Apache Spark reassigned SPARK-27562:
------------------------------------

    Assignee: Apache Spark

> Complete the verification mechanism for shuffle transmitted data
> ----------------------------------------------------------------
>
>                 Key: SPARK-27562
>                 URL: https://issues.apache.org/jira/browse/SPARK-27562
>             Project: Spark
>          Issue Type: Improvement
>          Components: Shuffle
>    Affects Versions: 2.4.0
>            Reporter: feiwang
>            Assignee: Apache Spark
>            Priority: Major
>
> We've seen some shuffle data corruption during shuffle read phase. 
> As described in SPARK-26089, spark only checks small  shuffle blocks before PR #23453, which is proposed by ankuriitg.
> There are two changes/improvements that are made in PR #23453.

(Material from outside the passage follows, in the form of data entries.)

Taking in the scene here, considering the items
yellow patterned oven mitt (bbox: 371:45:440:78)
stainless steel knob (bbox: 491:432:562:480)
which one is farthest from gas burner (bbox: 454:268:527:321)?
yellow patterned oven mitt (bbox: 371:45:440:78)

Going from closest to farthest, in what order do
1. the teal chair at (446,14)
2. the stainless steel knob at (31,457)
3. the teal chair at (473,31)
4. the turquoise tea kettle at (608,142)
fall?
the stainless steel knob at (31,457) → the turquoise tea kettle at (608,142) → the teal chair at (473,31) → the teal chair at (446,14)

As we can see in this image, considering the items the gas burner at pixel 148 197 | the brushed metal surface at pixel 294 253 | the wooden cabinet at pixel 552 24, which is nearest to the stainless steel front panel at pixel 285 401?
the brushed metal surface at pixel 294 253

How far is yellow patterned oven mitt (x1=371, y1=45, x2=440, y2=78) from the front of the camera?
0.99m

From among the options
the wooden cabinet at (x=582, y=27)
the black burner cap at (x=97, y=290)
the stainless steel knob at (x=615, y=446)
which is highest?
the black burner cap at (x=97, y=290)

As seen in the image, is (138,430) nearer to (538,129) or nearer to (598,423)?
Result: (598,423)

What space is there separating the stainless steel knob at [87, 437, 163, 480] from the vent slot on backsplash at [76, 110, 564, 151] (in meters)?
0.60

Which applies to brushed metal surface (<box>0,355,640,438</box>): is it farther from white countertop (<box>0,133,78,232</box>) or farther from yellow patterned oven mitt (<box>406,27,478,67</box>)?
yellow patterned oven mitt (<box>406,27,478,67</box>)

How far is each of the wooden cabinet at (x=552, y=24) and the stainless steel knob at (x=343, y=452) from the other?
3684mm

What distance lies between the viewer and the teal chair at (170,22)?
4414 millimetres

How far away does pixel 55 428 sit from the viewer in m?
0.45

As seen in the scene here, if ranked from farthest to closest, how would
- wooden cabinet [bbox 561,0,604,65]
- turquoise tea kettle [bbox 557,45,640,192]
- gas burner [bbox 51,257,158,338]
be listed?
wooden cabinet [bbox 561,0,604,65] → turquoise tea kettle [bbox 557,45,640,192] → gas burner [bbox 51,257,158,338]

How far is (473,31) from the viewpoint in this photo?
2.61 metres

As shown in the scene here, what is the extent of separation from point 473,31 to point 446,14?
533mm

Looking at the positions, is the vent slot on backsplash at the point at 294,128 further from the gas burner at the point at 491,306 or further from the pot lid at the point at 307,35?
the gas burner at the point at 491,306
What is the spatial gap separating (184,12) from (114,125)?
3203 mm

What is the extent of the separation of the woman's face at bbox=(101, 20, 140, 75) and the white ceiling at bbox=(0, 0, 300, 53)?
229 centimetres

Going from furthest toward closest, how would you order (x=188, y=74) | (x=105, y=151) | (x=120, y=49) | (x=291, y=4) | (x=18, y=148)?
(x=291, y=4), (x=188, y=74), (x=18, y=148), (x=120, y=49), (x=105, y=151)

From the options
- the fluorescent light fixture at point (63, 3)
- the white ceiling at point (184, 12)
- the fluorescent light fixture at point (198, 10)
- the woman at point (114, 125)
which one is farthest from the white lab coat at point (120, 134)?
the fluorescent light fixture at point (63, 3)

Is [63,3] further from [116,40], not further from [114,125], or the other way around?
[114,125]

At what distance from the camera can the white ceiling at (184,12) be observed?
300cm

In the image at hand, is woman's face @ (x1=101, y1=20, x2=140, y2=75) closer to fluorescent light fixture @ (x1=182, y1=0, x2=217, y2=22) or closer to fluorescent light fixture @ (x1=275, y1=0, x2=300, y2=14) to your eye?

> 1. Large blocks are checked upto maxBytesInFlight/3 size in a similar way as smaller blocks, so if a
> large block is corrupt in the starting, that block will be re-fetched and if that also fails,
> FetchFailureException will be thrown.
> 2. If large blocks are corrupt after size maxBytesInFlight/3, then any IOException thrown while
> reading the stream will be converted to FetchFailureException. This is slightly more aggressive
> than was originally intended but since the consumer of the stream may have already read some records and processed them, we can't just re-fetch the block, we need to fail the whole task. Additionally, we also thought about maybe adding a new type of TaskEndReason, which would re-try the task couple of times before failing the previous stage, but given the complexity involved in that solution we decided to not proceed in that direction.
> However, I think there still exists some problems with the current shuffle transmitted data verification mechanism:
> - For a large block, it is checked upto  maxBytesInFlight/3 size when fetching shuffle data. So if a large block is corrupt after size maxBytesInFlight/3, it can not be detected in data fetch phase.  This has been described in the previous section.
> - Only the compressed or wrapped blocks are checked, I think we should also check thease blocks which are not wrapped.
> We complete the verification mechanism for shuffle transmitted data:
> Firstly, we choose crc32 for the checksum verification  of shuffle data.
> Crc is also used for checksum verification in hadoop, it is simple and fast.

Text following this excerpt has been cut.